Good Video and Good Cause Marketing
Lights. Camera. Help. is an Austin-based nonprofit that is dedicated to encouraging nonprofits and cause marketing driven organizations to use film and video to tell their stories. Lights. Camera. Help. was cofounded by David J. Neff, coauthor of The Future of Nonprofits (Wiley) and does its work through education and volunteer match programs, screenings, and an annual film festival.
David has five nonprofit film tips:
Know your story. What are you filming today? Before you ever buy a camera, write a script, or sign up for YouTube, know what story you’re trying to tell. Your story is the same thing as your elevator pitch. Is it funny, serious, light-hearted, or something else? Figure that out and write it down before you start.
Buy a good camera. Before you haul that donated, bulky VHS camera out of the closet, ask yourself, “How do I get this footage online?” That’s right. You don’t. It’s time for an upgrade. Invest in a Kodak Zi8. It’s one of the better HD cameras on the market and is easy to use.
Buy a good microphone. No one wants to crank up the volume on their laptop to hear your film. Make sure that you have good sound from the get-go.

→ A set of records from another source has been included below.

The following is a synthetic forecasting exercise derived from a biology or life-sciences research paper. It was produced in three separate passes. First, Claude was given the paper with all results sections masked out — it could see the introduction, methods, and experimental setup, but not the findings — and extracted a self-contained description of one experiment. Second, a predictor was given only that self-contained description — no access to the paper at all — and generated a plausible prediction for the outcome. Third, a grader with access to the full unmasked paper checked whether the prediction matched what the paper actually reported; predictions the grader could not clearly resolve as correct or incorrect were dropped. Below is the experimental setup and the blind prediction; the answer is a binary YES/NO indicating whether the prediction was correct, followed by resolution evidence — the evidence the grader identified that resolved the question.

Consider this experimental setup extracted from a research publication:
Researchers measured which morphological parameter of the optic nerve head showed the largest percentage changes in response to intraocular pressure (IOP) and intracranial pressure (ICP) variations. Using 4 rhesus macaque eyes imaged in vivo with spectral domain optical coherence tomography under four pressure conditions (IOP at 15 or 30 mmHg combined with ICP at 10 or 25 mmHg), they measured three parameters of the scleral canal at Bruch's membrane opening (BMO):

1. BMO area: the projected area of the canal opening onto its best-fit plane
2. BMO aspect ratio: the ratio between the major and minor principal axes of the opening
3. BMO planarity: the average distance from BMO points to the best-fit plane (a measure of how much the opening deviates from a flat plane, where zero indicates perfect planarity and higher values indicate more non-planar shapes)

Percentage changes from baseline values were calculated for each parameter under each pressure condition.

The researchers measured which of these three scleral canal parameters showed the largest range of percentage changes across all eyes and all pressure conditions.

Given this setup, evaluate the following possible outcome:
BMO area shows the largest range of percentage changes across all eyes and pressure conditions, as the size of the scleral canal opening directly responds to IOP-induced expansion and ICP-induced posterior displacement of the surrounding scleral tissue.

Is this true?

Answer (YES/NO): NO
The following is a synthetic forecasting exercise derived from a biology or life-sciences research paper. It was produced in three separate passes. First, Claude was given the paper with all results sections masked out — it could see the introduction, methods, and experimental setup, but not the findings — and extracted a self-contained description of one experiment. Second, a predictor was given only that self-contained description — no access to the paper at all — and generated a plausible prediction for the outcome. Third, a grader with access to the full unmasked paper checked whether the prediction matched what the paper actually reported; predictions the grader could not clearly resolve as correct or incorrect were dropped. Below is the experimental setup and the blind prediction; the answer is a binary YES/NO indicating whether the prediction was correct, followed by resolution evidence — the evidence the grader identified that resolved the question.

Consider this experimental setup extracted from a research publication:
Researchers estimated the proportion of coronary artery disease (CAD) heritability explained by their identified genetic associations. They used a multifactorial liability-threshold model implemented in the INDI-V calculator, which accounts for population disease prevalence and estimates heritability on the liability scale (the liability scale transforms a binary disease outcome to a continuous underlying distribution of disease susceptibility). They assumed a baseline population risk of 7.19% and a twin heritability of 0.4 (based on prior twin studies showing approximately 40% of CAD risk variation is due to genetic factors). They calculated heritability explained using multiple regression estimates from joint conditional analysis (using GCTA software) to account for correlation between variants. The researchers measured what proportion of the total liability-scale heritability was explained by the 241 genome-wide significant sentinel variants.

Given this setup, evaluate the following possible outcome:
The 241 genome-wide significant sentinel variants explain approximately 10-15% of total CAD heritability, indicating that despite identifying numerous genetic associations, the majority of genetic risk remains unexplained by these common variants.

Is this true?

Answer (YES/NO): NO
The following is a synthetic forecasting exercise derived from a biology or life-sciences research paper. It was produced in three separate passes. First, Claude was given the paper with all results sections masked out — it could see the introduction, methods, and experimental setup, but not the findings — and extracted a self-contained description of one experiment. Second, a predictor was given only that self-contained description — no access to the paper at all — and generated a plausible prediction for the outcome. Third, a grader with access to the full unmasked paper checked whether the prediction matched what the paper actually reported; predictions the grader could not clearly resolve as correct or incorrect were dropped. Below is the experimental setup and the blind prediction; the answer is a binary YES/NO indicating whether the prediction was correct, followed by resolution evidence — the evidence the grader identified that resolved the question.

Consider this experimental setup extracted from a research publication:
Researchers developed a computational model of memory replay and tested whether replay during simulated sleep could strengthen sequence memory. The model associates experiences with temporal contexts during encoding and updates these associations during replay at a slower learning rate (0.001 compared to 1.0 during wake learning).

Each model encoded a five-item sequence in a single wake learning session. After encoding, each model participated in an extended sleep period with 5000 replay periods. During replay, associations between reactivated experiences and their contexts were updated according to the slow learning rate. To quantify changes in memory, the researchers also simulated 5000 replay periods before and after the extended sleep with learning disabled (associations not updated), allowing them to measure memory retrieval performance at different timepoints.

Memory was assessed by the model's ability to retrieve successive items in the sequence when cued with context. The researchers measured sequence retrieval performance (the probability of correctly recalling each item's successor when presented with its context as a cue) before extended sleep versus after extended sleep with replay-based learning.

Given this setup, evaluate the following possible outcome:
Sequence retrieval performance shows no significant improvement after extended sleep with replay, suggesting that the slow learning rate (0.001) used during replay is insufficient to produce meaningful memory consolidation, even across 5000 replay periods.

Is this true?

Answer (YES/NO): NO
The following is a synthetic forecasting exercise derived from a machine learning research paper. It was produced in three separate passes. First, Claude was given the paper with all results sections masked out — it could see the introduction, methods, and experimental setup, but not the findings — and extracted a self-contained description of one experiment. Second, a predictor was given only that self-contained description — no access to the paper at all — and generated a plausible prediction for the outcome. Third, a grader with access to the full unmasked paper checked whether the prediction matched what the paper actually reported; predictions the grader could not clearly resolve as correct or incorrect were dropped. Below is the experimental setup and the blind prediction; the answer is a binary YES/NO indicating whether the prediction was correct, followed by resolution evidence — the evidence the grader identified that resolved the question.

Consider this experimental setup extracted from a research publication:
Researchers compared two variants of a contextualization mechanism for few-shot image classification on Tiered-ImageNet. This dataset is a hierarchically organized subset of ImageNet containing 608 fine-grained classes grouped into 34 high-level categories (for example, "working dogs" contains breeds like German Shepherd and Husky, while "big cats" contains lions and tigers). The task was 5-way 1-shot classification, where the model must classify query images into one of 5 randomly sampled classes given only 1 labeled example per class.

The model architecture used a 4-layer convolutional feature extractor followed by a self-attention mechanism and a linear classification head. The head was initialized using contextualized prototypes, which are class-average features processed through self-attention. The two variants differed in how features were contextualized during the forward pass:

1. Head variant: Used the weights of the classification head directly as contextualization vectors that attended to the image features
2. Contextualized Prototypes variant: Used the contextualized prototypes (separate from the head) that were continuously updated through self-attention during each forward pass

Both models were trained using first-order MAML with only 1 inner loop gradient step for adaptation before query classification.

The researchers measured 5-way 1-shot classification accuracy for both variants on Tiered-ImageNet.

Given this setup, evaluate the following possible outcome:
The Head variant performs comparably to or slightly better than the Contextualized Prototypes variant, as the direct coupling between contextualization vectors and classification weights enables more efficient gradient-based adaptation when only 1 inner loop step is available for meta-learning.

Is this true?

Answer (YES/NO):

If you’re outside, move away from noisy areas, such as busy roadways or construction sites. If you’re inside, find a quiet area. If you bought the Zi8 (see preceding bullet), pick up the ECM-DS70P microphone from Sony for a killer combo!
Don’t go into the light, Carol Ann. Watch out for poor lighting. When you’re filming that great interview with a volunteer or capturing the great work your executive director does so that you can share it with donors, make sure that you have good lighting.
Avoid shadowy faces or faces that look green or yellow under office lighting. Don’t trust your eyes. Review the footage at the scene so that you can make adjustments and reshoot, if necessary.
Buy a good editing program. Schools and colleges in your area offer courses on film editing. You can also check out what David offers at www.lightscamerahelp.com. You need to know how to use film-editing software. Gone are the days of cutting film reels with razor blades. Now, everything is edited on a computer. David’s suggestions for software are iMovie for Mac and Sony Vegas for PC.